Hardcore/thrash crossover Higher Power play for what seems like 10 minutes; their set is so full of energy, passion and positivity that it absolutely flies by. With a set that consists entirely of the criminally under looked Soul Structure, it’s easy to forget how young a band Higher Power are. They play with the precision of seasoned veterans and some of the riffs on show wouldn’t be out of place in the heyday of 80s thrash and hardcore. 7/10 

If you missed Single Mothers at the Cave on Saturday you missed out on something really special. The punk collective (frontman Drew Thomson thinks there are around twelve members of the band who record and play occasionally) put on an absolute storming set that overtook the tent, where they had every single person in the palm of their hand. There’s only so much gushing we can do about this band; absolutely brilliant. 10/10 

Another of our ‘Must See’ bands, Martha brought a sense of unmatched joy and fun to Saturday afternoon on the Axiom stage. With a set that covered their back catalogue nicely, whilst showing a bit of extra love to the superb Love Keeps Kicking, Martha breezed through 35 minutes of jangly, emotional pop-punk to an enthusiastic crowd, who happily sang back every single word.

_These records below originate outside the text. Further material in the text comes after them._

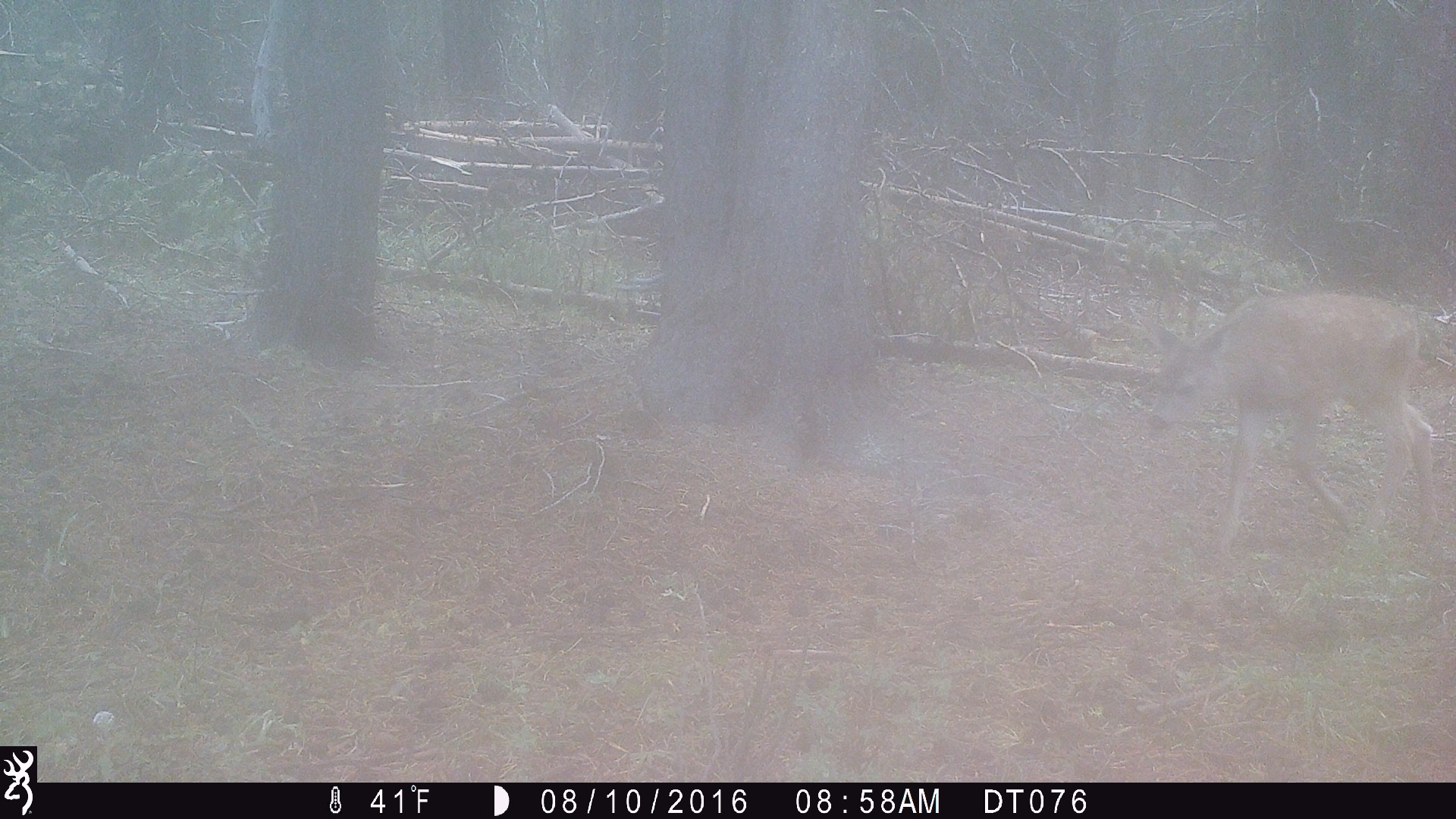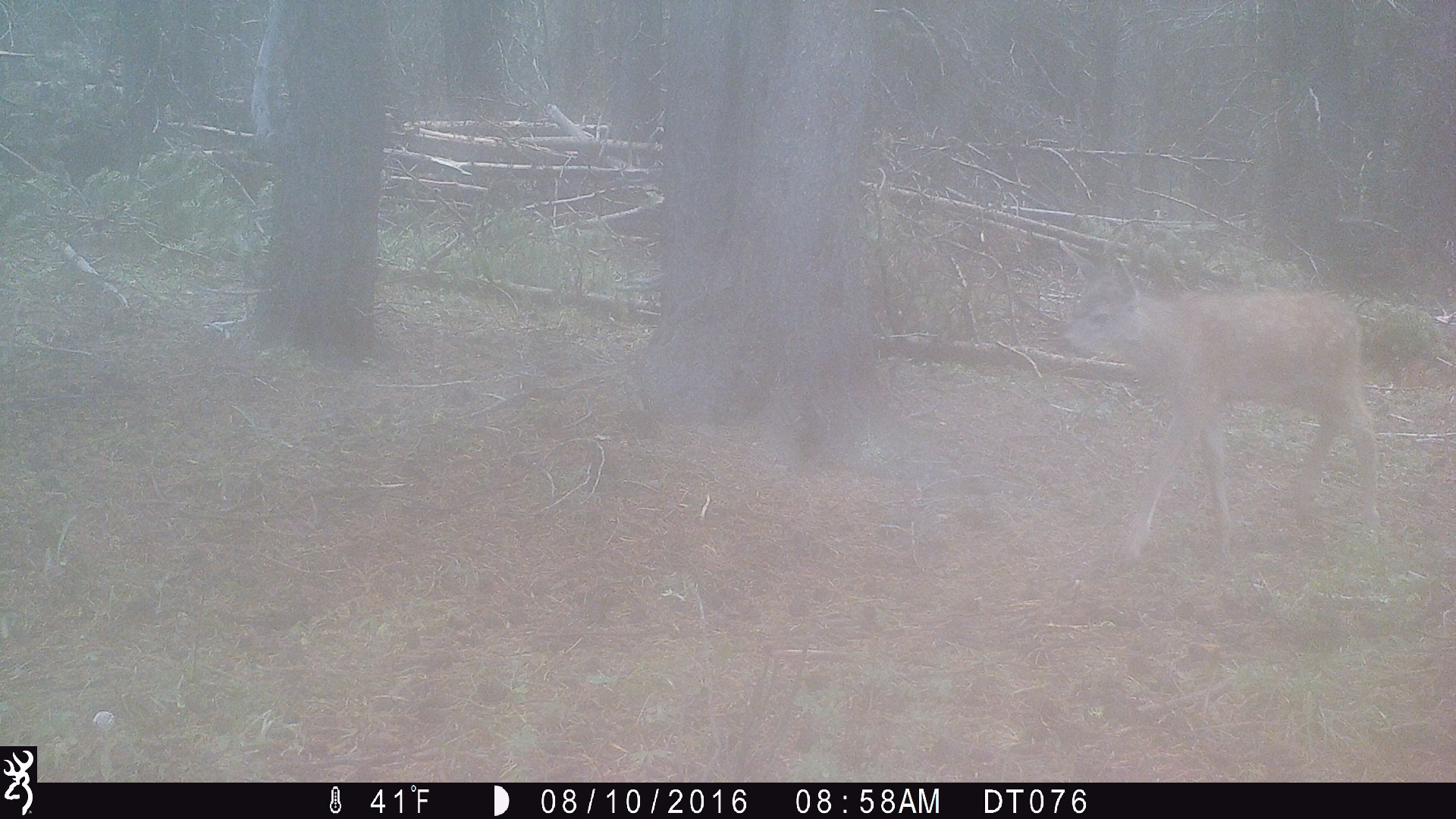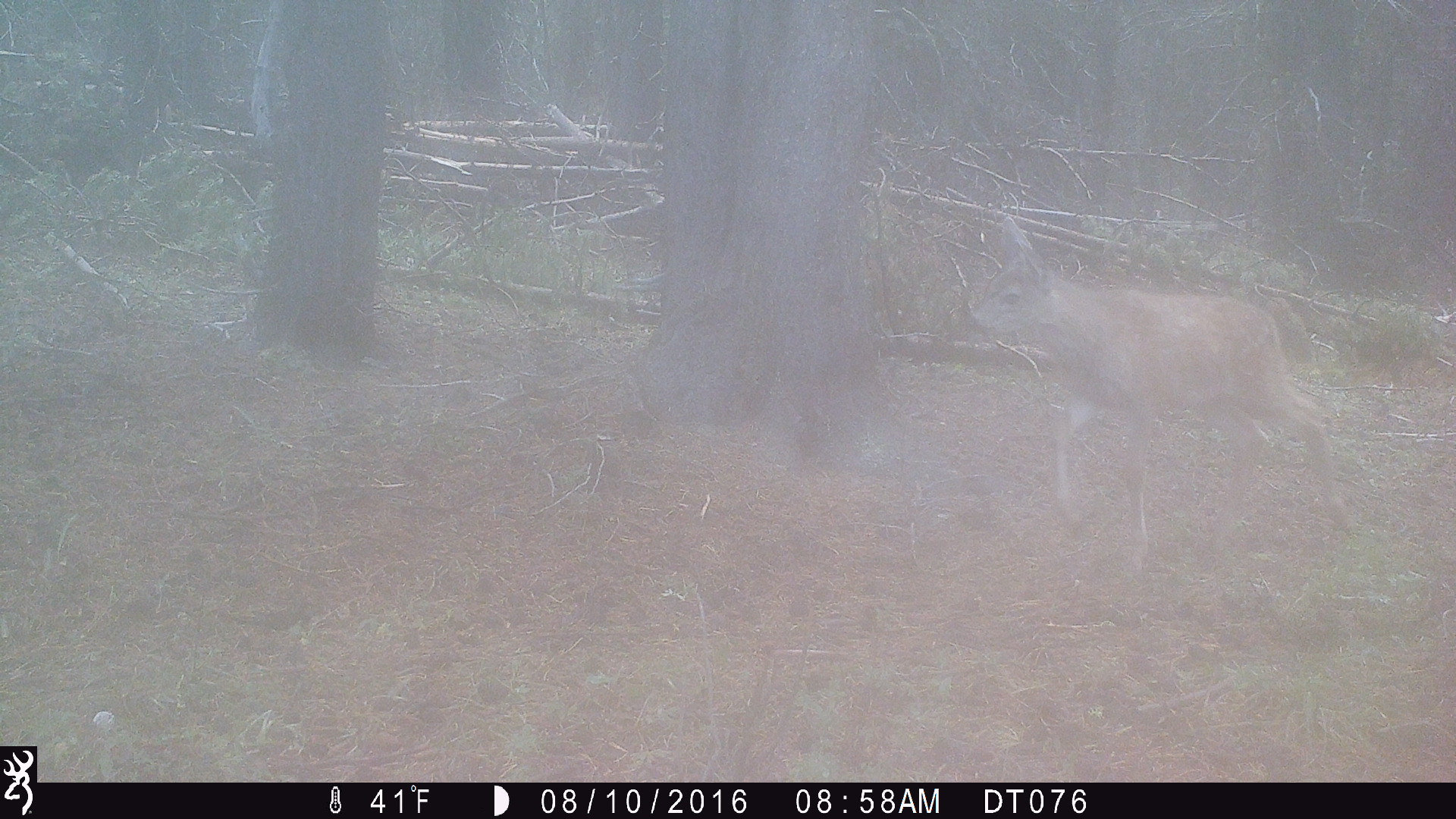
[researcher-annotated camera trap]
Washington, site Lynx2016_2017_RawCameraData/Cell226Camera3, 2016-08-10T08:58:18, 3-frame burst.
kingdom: Animalia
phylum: Chordata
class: Mammalia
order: Artiodactyla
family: Cervidae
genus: Odocoileus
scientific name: Odocoileus hemionus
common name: mule deer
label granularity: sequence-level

Martha are a breath of fresh air in the genre and it’s an absolute joy to see them, and everyone else, have so much fun. 10/10 

Every Time I Die would have been one of the most anticipated bands of the weekend regardless of the Hot Damn! set. However, the fact that ETID were playing their breakthrough rager in full gave this an extra edge. A massive crowd – including Tony the Tiger – gathered to witness the chaos and it was unbelievable. For just under thirty minutes, ETID tore through Hot Damn! and a pile of sweaty bodies threw themselves at the Main Stage like a horde of zombies. Then, if that wasn’t enough, the band then treated us to a further thirty minutes ripping through hits and fan favourites, starting with the ridiculous Underwater Bimbos from Outer Space through to We’rewolf, and coming to a close with Low Teens’ Map Change. There was no way ETID would disappoint; we just didn’t think it was possible to be this good. 10/10 

Deaf Havana closed out the weekend with a set focusing mostly on most recent efforts All These Countless Nights and Rituals. Although they felt a bit like fan service, older tracks like Boston or The Past Six Years received a much warmer reception and it’ll be interesting to see which direction the band goes from here. Deaf Havana were always going to be a divisive choice for a festival closer, and they did a perfectly fine job of it. 6/10 

2000trees 2019 was a blast from start to finish. Sadly we weren’t able to catch everything going on over the weekend, but the different camp stages, spoken word, art areas and even the yoga mornings set 2000trees aside from all other festivals, and it firmly remains one of our absolute favourites. We’ll see you there next year!